→ Texto dado
=======

El error, ese traspié fraterno y
democrático, puede clasificarse bajo dos perspectivas: de Concepto, cuando
concurre la inexactitud al producir en la mente una idea sobre algo y de
Apreciación, cuando el desacierto afecta a la reseña sensorial ante un
determinado horizonte o problema. Sin embargo, en ocasiones, la línea divisoria
se vuelve confusa, ambigua, porque el accidente, núcleo del error sensible,
traspasa la mencionada línea que le diferencia y se introduce en el campo de la
esencia dando lugar a una curiosa paradoja. Así, sin perder su naturaleza
distintiva, adquiere eventualmente innegable alcance curioso a fuer de impropio.
A veces, un análisis agudo, cauteloso, debilita el perfil obtenido tras sucinto
peritaje.
Ayer, en la Conferencia Río+20, un
resuelto miembro de la ONU (accidental presidente de Asamblea) presentó a Rajoy
como Primer Ministro de las Islas Salomón. Impertérrito, don Mariano desgranó
su discurso y, al término del mismo, el sujeto errado corrigió el yerro y pidió
disculpas. Desconozco si el tal presidente, autor de la ligereza, lo hizo -quizás
conociendo el descubrimiento español de aquellas tierras- por un complejo
proceso especulativo. Tal vez fuera la infamante fórmula para desprestigiar a España,
país sin activos que le permitan acariciar una posición relevante en el
concierto internacional. Un enclave que no necesita sardinas para beber vino,
dirían los maliciosos de mi pueblo. Hasta pudiera resultar razonable matizar el
apriorístico desliz. Como dice Amiel:”Un error es tanto más peligroso cuanto
más cantidad de verdad contenga”.

=======

[Preguntas sobre la geometría de la escena]
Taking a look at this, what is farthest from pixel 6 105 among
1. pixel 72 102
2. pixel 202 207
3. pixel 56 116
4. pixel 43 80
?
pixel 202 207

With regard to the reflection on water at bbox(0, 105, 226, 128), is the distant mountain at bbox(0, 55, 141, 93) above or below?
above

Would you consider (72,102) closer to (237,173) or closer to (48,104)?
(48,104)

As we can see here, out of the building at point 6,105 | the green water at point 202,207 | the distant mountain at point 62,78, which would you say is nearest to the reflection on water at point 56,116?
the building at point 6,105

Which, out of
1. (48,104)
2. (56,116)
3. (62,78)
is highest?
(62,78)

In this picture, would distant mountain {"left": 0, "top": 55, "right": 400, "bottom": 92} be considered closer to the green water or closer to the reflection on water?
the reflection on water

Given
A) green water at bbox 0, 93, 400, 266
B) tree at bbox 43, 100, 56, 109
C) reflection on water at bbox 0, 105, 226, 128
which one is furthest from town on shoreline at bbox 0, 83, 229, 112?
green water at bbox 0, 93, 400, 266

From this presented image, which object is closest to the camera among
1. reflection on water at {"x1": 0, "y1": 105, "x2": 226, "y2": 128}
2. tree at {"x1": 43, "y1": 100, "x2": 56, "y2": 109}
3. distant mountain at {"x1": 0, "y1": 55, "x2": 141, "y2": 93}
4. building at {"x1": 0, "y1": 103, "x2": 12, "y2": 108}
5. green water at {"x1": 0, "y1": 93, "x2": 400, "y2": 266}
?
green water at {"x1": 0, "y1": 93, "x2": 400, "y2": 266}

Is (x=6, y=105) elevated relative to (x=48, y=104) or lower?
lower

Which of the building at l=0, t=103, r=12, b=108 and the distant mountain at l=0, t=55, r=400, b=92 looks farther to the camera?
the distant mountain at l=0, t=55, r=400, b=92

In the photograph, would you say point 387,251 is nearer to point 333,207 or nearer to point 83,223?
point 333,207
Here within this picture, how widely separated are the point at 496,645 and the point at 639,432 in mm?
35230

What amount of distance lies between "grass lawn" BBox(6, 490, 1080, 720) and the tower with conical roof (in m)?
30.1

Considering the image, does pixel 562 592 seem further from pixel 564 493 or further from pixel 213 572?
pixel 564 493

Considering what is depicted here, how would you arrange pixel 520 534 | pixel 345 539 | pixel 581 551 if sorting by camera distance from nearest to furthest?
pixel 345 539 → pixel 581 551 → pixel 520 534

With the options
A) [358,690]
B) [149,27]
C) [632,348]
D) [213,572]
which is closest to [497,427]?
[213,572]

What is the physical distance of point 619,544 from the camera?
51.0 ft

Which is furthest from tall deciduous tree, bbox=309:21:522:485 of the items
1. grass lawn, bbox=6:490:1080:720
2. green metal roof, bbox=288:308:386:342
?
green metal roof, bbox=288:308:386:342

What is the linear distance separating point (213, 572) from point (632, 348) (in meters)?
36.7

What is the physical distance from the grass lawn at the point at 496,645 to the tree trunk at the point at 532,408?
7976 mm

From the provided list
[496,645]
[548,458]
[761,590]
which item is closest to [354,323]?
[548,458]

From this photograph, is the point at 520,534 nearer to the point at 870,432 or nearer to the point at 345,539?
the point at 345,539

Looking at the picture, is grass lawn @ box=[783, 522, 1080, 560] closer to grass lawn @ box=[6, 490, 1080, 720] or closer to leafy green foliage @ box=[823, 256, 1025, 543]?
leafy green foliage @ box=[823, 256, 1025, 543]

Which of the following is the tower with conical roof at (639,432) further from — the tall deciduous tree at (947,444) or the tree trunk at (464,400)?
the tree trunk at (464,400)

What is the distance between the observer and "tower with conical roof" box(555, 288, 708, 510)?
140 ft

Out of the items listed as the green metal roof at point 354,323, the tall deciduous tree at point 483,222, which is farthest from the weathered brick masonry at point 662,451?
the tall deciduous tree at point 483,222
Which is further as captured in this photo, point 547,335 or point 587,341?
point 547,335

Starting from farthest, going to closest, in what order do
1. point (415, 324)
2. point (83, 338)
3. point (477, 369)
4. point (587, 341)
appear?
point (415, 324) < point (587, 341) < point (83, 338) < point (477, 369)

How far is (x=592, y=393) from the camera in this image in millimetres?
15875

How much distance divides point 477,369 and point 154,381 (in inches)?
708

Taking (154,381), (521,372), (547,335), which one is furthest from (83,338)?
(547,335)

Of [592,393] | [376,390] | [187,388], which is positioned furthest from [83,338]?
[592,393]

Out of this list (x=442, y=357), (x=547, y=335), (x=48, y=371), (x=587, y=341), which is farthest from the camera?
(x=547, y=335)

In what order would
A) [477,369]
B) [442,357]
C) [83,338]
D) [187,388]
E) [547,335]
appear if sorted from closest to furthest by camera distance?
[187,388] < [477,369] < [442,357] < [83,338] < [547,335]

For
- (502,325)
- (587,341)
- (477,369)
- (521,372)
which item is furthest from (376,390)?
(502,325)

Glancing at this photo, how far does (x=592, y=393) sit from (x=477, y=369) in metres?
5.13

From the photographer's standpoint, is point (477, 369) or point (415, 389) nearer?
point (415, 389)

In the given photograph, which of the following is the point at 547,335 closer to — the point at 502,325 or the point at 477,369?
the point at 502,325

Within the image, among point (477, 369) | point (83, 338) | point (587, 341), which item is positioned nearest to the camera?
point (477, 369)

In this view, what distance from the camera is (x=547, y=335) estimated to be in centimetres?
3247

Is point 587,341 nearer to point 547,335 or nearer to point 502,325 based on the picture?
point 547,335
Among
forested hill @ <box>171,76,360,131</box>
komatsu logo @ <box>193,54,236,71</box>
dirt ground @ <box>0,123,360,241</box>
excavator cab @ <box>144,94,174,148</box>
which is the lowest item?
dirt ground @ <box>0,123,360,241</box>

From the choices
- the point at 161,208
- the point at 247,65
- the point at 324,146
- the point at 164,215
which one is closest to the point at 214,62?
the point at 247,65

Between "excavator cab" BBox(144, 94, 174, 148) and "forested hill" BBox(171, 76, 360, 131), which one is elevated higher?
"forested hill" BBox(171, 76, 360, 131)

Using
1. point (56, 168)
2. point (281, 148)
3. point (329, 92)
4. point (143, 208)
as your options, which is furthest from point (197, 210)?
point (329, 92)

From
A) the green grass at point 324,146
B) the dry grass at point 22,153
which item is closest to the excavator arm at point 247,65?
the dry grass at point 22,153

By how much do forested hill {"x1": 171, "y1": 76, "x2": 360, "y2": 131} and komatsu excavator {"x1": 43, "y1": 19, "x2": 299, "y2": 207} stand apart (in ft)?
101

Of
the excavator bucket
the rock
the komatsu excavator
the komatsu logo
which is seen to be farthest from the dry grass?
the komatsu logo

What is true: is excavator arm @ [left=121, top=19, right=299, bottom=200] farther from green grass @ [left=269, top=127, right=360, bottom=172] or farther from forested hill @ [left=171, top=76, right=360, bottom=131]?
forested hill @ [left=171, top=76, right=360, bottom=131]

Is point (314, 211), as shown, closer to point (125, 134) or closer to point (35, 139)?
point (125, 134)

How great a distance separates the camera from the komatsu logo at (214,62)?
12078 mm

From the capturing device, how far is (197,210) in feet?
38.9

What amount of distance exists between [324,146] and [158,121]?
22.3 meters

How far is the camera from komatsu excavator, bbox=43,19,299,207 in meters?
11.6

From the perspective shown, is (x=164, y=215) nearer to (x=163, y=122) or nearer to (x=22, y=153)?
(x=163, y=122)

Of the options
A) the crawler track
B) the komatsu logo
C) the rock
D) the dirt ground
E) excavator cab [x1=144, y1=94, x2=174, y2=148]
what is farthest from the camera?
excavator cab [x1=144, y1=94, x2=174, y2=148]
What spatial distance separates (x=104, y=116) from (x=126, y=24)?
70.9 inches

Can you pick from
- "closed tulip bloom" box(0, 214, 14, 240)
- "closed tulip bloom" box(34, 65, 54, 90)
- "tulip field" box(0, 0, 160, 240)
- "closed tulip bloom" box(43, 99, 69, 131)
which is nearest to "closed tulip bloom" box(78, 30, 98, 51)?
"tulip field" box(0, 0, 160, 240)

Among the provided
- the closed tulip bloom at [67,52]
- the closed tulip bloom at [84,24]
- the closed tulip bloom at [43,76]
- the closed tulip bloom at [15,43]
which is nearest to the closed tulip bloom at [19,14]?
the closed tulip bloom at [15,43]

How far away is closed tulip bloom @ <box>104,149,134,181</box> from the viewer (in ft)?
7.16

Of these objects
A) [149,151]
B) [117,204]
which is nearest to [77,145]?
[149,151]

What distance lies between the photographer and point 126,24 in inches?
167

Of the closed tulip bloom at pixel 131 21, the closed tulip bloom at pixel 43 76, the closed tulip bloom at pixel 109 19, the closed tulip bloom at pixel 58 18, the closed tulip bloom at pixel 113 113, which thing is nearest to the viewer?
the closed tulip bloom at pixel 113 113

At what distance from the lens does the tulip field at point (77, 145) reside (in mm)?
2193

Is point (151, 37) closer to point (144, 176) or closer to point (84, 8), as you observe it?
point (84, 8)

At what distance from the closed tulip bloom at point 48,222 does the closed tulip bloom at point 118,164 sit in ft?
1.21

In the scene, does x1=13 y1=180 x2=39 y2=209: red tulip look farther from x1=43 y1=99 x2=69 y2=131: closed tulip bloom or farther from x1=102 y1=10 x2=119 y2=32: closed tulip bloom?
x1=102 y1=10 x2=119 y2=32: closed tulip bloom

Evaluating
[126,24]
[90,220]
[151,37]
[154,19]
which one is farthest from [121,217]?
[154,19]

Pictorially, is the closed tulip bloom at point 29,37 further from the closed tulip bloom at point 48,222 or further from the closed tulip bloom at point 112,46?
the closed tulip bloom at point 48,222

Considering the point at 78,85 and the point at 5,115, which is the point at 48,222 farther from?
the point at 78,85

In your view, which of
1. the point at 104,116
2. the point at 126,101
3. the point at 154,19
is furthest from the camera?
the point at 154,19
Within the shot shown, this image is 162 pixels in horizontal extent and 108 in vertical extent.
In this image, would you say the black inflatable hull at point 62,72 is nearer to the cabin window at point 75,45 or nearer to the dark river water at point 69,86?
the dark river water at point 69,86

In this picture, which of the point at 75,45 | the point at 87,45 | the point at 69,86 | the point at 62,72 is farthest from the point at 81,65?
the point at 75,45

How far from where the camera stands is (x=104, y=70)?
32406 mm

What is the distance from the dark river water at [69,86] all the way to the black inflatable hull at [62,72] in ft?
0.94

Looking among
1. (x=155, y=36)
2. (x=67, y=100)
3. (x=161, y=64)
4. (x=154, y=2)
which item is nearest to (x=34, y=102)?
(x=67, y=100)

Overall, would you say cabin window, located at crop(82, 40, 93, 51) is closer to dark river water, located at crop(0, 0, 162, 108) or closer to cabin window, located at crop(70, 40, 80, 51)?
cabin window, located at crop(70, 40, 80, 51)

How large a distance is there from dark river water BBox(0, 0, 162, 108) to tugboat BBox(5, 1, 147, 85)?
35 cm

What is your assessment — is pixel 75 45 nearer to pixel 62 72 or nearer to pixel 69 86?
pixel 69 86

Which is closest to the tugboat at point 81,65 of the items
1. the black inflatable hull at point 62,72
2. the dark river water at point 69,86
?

=======

→ Consigna
¿Qué personas y qué lugares se nombran en el texto sobre el error? Los registros no guardan relación alguna con el texto.

→ Respuesta
Personas: Rajoy (llamado también don Mariano) y Amiel.
Lugares: las Islas Salomón y España.